After London Paris New York, the forthcoming Total Siyapaa sees Ali Zafar (Mere Brother Ki Dulhan and Tere Bin Laden) take up the task of being singer, composer, lyricist and lead actor again. London Paris New York, while a little rough around the edges, was a well composed album with some endearing tracks. Naturally, there are reasonable expectations from the music of Total Siyapaa. The album is made up of 5 tracks, all featuring Ali Zafar, save for the duet which also features the vocal styling of Fariha Parvez. Lyrics have been penned by Zafar, Aqeel Rubi and Kumaar.
The album kicks off with the title track, Total Siyapaa, a quirky number with humorous lyrics intermingled with snippets of dialogue between the films’ characters. It is a relatively fun track with a bit of a retro vibe and touches of Punjabi which are quite catchy. It undoubtedly serves as a promotional number to compliment the trailer and therefore also aims to highlight the plot of the film and the punch lines of its comedic take on meeting-the-parents. Needless to say, it succeeds in doing so but that being said, the track is nothing to write home about.

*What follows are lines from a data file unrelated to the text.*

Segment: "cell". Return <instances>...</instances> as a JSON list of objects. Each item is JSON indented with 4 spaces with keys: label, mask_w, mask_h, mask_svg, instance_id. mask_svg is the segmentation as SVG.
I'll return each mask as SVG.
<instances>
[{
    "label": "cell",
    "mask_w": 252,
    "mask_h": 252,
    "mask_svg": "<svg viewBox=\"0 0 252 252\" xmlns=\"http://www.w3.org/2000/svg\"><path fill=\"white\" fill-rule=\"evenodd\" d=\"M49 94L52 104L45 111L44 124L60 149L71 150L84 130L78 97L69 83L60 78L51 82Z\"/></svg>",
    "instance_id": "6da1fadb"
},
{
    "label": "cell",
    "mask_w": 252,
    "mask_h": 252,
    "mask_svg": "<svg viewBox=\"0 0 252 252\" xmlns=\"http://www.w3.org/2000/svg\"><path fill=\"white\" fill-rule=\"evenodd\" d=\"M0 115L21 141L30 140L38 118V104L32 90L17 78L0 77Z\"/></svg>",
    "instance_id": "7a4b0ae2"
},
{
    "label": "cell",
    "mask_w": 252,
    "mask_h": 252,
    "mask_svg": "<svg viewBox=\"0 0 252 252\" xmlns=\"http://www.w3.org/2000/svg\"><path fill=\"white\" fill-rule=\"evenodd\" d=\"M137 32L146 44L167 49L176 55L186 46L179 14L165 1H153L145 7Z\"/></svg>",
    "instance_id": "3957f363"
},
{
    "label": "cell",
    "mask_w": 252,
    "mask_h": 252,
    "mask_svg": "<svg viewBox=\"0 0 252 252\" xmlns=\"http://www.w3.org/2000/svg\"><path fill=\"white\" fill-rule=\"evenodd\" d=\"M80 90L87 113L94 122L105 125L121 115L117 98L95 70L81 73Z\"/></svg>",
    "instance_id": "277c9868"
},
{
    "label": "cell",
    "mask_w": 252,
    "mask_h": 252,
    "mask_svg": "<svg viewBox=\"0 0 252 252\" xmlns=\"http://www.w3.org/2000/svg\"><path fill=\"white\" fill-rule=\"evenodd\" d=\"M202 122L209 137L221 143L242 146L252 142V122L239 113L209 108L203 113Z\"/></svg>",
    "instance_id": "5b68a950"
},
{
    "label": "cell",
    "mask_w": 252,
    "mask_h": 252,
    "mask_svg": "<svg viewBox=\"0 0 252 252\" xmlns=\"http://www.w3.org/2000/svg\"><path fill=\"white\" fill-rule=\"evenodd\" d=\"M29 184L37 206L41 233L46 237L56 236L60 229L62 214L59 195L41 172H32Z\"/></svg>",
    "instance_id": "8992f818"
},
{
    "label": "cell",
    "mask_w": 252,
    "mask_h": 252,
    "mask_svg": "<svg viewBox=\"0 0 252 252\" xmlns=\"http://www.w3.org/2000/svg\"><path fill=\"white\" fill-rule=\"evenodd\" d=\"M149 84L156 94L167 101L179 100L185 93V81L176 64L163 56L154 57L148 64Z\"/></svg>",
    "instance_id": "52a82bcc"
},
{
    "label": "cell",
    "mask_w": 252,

The next track, Palat Meri Jaan is written, composed and sung by Ali Zafar. While he more than excels in its composition and lyrics, he falters somewhat in the rendition of it as his vocals are arguably at odds with the music in some portions. The ballad has a lot more depth than its predecessor, both lyrically and musically. It gets off to soft and melodious start but quickly emerges as a soft-rock ballad. It could have been a stellar track if a more seasoned vocal artist had sung it.
Nahi Maloom Hai employs a basic Arabic styling and while it does not get Zafar points for innovation; the popularity and familiarity of the music wins you over. Further, the spirited rendition from Parves and Ali coupled with well-penned lyrics makes the track worth your while. Even though we get a limited appearance from Parves, a popular Pakistani singer hailing from Lahore, her dynamic vocals captivate you in that limited span of time.
Asha’s beauty lies in the conversational lyrics and a very candid rendition from Zafar, something which was missing in the previous tracks to some extent. He emphasises the emotions behind the words and creates an almost interactive track. The reggae-ish composition just adds to the easy/lazy aura of the track. It is definitely one of the more engaging tracks of the album. It is slightly reminiscent of ‘Woh Dekhne Mein’ from London Paris New York. So if you liked that track, it is likely you’ll enjoy this one as much if not more.
The album concludes with Baba Bulleh Shah’s, Chal Buleyah. It is a very sombre track that holds great meaning. Therefore, Zafar’s deserves applause for aptly letting the music take a back seat and allowing the lyrics to dominate the track. However, like ‘Palat Meri Jaan,’ his rendition left much to be desired and the lyrics were not given the standard of rendition commanded.
In summary, Total Siyapaa is another decent effort on Ali Zafar’s part. Juggling acting, singing, composing and writing could not be simple. And there are definite hits and misses in the album that attempt to qualify that statement, the hits being his commendable writing and composing skills and the misses being miscalculating his vocal prowess. The misses could have easily been avoided if he engaged singers other than himself, particularly where ‘Chal Buleyah’ is concerned. The listenable but arguably mediocre title track may appeal to the masses but, it is ‘Asha,’ ‘Nahi Maloom’ and ‘Palat Meri Jaan’ that are the stronger tracks of the album. In any event, Ali Zafar continues to be a name to be keenly followed and while this album may not be a chartbuster, it is not a complete write-off either, meaning listeners can only hope he fares better in the future.
Total Siyappa also stars Yami Gautam (Vicky Donor), Kiron Kher and Anupum Kher in pivotal roles and hits cinemas on 7 March 2014.